◆ **WHAT YOU HAVE TO DO**: Render the material from its beginning through the line containing "5691 millimetres" as a two-column CSV headed input and output. Each row holds one text and its answer, each in a single quoted field with line breaks replaced by spaces.
━━━━━━━━━━━━━━━━
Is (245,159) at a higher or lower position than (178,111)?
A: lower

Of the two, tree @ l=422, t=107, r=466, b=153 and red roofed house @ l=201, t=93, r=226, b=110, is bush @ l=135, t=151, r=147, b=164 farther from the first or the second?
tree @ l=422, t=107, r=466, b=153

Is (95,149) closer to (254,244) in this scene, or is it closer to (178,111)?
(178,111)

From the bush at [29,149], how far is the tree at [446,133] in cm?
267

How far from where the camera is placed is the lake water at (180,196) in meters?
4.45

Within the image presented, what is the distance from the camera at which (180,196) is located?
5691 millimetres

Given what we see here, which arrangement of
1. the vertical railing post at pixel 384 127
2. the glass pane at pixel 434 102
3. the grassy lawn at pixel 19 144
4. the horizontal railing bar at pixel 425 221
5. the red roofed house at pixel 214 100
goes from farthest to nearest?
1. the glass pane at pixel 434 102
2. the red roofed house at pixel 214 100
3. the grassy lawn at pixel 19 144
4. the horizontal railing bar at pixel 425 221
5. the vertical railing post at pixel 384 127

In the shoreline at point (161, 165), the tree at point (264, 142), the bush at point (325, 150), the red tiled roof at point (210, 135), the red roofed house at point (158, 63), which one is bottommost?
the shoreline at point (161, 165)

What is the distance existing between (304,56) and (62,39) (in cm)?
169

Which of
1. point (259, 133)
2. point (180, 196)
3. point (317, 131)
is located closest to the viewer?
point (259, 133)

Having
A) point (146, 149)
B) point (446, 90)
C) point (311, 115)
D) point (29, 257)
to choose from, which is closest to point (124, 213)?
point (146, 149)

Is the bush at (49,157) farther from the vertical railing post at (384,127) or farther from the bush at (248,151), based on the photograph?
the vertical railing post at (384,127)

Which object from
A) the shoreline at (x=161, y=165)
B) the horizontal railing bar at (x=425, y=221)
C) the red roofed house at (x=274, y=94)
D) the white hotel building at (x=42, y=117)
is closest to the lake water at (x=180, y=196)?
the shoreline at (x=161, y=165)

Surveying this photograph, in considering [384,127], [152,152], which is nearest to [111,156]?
━━━━━━━━━━━━━━━━
◆ **FINAL ANSWER**:
input,output
"Is (245,159) at a higher or lower position than (178,111)?","A: lower"
"Of the two, tree @ l=422, t=107, r=466, b=153 and red roofed house @ l=201, t=93, r=226, b=110, is bush @ l=135, t=151, r=147, b=164 farther from the first or the second?","tree @ l=422, t=107, r=466, b=153"
"Is (95,149) closer to (254,244) in this scene, or is it closer to (178,111)?","(178,111)"
"From the bush at [29,149], how far is the tree at [446,133] in cm?","267"
"How far from where the camera is placed is the lake water at (180,196) in meters?","4.45"
"Within the image presented, what is the distance from the camera at which (180,196) is located?","5691 millimetres"